§ What you need to do:
Report every line from the following entries that contains the string "family".

§ Records shown:
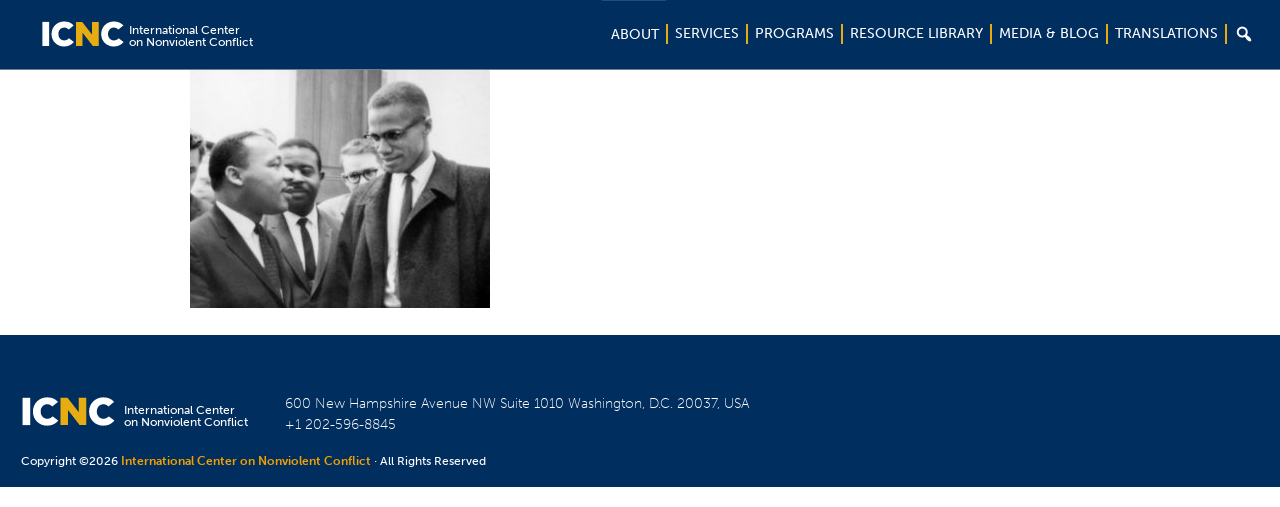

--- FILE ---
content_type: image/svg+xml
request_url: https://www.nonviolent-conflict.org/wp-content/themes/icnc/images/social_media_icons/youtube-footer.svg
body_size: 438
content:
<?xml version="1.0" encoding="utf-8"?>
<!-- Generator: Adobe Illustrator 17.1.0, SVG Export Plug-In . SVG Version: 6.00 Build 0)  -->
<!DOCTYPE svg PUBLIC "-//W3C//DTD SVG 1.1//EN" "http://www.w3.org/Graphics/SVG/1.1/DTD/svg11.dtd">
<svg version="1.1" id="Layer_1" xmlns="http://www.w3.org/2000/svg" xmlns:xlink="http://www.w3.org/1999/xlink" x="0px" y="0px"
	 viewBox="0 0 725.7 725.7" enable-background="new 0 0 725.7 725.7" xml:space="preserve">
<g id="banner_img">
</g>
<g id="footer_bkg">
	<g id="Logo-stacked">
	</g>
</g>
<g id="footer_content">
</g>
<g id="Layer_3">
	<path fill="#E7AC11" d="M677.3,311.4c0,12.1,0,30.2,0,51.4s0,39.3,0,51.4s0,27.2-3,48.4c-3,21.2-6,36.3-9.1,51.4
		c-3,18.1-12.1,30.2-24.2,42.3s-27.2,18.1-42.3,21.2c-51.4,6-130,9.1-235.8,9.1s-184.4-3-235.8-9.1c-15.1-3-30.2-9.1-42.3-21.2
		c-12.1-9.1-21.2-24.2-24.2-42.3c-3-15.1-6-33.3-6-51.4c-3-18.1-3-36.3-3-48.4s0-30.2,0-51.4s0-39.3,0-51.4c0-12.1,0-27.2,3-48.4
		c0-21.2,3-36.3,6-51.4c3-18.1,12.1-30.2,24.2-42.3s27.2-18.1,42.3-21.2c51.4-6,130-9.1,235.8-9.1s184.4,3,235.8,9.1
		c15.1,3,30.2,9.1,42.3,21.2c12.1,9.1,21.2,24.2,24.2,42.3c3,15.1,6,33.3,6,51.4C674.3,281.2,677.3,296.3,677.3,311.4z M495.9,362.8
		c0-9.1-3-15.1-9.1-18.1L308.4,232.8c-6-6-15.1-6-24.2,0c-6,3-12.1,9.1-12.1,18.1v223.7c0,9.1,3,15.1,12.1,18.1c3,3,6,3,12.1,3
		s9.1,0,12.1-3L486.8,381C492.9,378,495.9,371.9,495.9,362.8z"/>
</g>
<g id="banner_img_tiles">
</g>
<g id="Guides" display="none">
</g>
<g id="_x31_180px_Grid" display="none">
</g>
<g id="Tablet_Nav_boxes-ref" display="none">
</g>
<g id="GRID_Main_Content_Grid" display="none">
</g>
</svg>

---

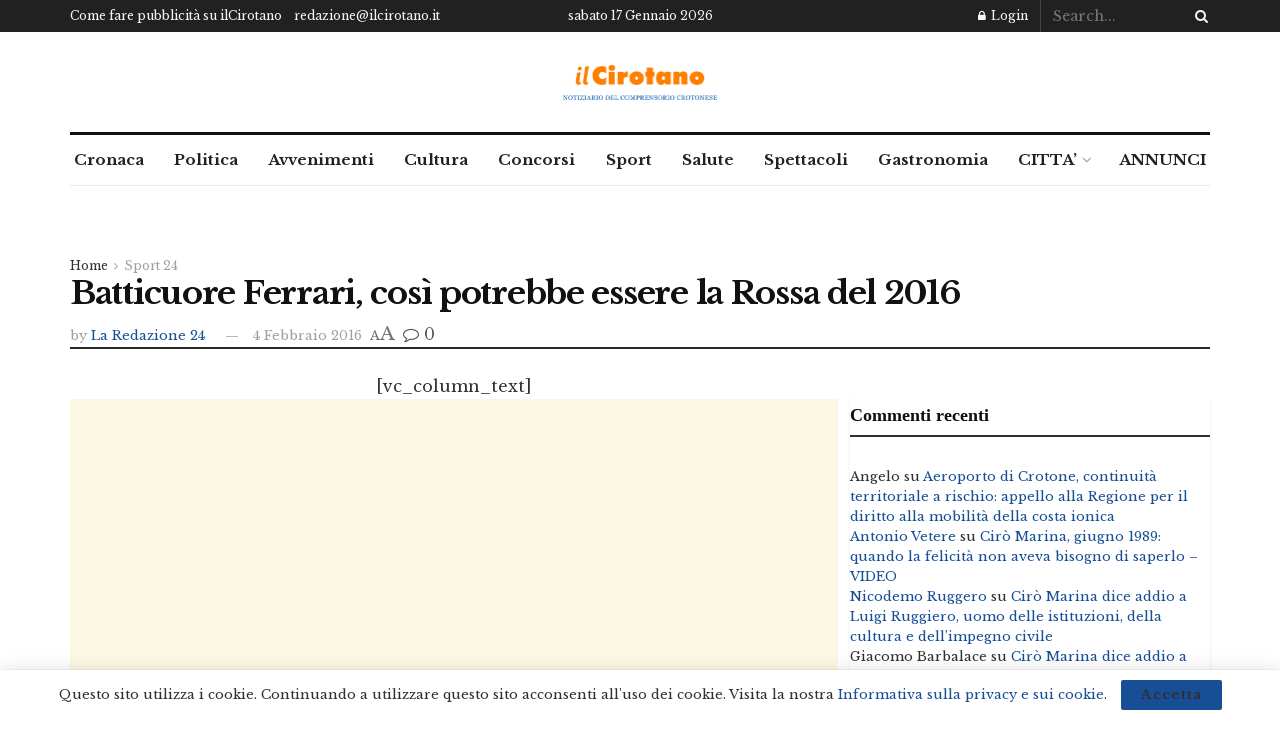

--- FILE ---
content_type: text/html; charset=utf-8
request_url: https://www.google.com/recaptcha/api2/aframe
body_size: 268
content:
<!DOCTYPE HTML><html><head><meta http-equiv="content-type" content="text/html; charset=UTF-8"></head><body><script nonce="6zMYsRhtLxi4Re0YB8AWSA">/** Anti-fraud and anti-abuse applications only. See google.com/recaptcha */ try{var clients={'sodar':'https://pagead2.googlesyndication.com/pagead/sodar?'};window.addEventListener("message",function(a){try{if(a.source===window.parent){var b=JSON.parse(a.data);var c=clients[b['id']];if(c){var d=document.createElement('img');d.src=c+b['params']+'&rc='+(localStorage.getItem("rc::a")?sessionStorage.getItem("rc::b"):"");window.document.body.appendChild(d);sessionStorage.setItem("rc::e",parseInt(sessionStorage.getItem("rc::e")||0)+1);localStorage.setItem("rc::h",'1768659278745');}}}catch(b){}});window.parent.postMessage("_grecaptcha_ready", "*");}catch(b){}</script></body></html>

* * *

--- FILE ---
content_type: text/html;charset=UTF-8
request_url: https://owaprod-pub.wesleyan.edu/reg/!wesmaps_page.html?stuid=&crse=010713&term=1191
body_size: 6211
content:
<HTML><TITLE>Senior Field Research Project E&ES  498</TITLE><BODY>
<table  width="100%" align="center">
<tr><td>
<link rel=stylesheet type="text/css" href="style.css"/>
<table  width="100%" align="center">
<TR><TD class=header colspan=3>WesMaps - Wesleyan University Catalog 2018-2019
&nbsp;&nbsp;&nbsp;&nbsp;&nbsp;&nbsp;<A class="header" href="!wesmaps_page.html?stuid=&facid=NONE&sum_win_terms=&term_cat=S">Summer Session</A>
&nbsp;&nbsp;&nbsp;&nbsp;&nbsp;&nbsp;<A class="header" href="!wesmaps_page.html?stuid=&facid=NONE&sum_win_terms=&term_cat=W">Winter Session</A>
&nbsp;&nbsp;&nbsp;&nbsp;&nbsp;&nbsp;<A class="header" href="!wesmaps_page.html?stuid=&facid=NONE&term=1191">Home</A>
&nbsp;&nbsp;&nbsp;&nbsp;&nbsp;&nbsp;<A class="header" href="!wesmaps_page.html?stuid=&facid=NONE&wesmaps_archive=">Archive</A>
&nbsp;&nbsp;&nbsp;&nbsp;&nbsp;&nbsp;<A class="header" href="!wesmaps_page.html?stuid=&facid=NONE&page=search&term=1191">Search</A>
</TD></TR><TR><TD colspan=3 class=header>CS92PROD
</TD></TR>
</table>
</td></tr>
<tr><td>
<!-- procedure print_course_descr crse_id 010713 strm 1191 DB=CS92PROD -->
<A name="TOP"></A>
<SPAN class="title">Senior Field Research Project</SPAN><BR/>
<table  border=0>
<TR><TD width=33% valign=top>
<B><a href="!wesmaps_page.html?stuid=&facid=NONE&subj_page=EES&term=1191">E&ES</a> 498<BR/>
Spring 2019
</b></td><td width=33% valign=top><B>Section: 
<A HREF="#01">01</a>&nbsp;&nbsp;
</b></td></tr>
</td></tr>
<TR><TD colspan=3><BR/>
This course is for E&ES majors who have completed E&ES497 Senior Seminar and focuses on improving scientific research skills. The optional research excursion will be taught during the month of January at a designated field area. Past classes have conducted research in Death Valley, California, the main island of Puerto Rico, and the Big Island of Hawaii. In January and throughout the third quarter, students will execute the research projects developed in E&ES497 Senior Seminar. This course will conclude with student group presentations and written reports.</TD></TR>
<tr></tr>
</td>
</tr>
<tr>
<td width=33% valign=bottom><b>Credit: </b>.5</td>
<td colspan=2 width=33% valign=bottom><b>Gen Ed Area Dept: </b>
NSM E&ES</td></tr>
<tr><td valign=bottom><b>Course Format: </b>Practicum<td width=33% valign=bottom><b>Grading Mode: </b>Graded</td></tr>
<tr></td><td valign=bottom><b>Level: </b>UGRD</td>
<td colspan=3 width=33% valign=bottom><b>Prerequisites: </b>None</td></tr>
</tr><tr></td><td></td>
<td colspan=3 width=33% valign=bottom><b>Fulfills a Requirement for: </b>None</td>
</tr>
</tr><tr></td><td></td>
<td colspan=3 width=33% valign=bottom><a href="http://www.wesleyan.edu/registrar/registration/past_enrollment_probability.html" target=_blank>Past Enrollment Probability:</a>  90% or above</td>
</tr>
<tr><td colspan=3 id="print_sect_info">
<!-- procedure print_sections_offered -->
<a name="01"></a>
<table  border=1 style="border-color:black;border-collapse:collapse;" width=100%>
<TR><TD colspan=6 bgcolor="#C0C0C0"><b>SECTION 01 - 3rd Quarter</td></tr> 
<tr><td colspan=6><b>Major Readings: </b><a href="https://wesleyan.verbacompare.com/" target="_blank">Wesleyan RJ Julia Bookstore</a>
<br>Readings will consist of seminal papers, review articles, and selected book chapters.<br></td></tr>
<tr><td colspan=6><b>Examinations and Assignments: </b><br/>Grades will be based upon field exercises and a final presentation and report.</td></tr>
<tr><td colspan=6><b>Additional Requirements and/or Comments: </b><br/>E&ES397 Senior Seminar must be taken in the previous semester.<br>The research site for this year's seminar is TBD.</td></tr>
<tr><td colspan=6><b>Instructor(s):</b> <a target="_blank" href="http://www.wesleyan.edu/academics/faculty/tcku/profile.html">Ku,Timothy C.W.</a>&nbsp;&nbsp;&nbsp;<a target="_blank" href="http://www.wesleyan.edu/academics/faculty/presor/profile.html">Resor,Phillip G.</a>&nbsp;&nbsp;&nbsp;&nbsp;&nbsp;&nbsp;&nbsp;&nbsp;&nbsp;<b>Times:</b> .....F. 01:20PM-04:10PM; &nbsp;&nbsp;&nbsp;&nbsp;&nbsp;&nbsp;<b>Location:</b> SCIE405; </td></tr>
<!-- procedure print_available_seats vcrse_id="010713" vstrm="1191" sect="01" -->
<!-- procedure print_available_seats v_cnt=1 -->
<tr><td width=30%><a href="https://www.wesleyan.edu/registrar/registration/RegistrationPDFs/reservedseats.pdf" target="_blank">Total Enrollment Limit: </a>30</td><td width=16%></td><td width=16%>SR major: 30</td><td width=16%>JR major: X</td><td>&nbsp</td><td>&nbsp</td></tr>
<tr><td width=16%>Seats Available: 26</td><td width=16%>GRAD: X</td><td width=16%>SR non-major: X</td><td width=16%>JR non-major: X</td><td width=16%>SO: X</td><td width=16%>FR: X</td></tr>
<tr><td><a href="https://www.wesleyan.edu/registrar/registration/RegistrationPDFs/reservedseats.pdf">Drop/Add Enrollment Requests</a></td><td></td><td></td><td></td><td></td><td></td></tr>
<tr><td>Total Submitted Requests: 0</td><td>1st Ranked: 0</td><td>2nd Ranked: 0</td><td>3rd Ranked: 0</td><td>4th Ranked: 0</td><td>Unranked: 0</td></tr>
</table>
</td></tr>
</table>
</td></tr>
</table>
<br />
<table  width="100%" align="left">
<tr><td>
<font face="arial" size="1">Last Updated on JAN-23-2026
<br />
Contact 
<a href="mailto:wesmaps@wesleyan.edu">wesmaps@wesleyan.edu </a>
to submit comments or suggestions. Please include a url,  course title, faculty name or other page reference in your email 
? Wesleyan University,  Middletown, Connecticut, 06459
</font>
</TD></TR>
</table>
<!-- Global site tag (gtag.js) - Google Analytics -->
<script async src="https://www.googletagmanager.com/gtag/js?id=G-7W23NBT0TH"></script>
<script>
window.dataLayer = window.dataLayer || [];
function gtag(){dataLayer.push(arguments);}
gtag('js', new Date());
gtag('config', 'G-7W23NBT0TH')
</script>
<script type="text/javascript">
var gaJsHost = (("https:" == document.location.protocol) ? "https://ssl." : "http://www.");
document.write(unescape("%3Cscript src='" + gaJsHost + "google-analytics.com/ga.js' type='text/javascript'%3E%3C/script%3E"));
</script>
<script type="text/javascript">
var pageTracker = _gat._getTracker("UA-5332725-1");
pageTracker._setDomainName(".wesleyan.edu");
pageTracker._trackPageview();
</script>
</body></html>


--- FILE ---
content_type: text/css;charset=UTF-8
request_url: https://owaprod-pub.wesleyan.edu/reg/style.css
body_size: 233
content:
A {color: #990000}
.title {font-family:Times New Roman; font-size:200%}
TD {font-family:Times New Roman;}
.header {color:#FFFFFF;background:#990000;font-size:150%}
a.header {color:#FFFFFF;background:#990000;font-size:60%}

§ Written answer:
.title {font-family:Times New Roman; font-size:200%}
TD {font-family:Times New Roman;}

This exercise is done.